La prostate : comprendre son rôle, ses maladies et les traitements possibles
Souvent méconnue avant l’apparition des premiers symptômes, la prostate est pourtant une glande essentielle au bon fonctionnement de l’organisme masculin. Située au carrefour des voies urinaires et génitales, elle joue un rôle majeur dans la reproduction, la sexualité et la miction.
Avec l’âge, cette petite glande peut être touchée par plusieurs affections fréquentes : inflammation, hypertrophie bénigne ou cancer. Les troubles urinaires deviennent alors une source d’inconfort importante et peuvent parfois inquiéter les patients.
Alors, à quoi sert exactement la prostate ? Quels sont les symptômes à surveiller ? Quand faut-il consulter ? Et quels traitements existent aujourd’hui ?
Voici tout ce qu’il faut savoir.
La prostate : une petite glande aux grandes fonctions
La prostate est une glande masculine située juste sous la vessie, autour de l’urètre, le canal qui permet l’évacuation de l’urine. Elle mesure généralement la taille d’une noix ou d’une châtaigne chez l’adulte jeune.
Sa fonction principale est de produire une partie du liquide séminal, qui constitue environ les trois quarts du sperme.
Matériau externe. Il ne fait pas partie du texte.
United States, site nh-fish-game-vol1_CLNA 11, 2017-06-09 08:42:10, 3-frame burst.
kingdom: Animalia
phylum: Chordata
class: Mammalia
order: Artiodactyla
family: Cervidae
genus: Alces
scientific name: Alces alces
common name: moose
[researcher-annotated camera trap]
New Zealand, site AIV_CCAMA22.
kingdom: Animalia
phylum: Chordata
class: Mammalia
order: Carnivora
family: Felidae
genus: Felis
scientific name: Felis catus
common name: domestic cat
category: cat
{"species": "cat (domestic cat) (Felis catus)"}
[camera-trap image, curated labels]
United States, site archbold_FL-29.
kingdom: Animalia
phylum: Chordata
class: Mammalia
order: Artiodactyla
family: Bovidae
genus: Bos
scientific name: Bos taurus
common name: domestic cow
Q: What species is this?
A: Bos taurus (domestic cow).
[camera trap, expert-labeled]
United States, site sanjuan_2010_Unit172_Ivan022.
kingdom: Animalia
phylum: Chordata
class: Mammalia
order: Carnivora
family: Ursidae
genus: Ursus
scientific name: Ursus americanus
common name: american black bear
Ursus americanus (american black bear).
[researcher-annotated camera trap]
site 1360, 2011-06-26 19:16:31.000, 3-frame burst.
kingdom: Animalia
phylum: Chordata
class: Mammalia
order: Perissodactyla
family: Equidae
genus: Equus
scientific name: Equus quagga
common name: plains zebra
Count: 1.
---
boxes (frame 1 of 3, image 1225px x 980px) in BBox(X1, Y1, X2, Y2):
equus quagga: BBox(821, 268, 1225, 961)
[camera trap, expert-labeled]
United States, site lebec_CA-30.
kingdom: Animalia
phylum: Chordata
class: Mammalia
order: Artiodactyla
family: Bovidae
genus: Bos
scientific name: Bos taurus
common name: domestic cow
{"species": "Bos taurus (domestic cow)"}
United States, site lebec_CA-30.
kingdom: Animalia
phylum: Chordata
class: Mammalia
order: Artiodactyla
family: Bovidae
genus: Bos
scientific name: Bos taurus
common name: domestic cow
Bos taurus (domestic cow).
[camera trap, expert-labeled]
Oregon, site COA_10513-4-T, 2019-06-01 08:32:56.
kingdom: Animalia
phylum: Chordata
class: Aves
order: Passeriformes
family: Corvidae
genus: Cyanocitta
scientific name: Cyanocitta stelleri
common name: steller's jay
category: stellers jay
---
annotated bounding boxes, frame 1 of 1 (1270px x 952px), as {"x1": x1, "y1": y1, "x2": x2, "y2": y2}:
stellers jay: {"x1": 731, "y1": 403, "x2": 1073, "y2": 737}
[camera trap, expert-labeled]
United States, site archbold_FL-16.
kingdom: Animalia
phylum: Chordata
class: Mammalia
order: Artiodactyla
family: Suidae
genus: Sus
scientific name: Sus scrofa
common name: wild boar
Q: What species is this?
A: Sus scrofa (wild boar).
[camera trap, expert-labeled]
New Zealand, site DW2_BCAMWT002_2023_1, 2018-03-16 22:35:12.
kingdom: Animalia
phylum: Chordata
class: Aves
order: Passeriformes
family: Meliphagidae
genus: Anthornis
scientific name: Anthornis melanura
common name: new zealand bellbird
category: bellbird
Ce liquide permet notamment de protéger et nourrir les spermatozoïdes.
Mais son rôle ne s’arrête pas là.
En raison de sa position anatomique stratégique, la prostate intervient aussi dans :
- la continence urinaire,
- la qualité du jet urinaire,
- l’éjaculation,
- et indirectement dans la fonction sexuelle masculine.
Les spécialistes décrivent souvent la prostate comme une « glande au carrefour uro-génital », car elle se situe précisément entre les voies urinaires et les voies reproductrices.
Pourquoi la prostate pose-t-elle des problèmes avec l’âge ?
Avec le vieillissement, la prostate subit naturellement des modifications anatomiques et hormonales. Ces changements peuvent entraîner différentes pathologies, parfois bénignes, parfois plus sérieuses.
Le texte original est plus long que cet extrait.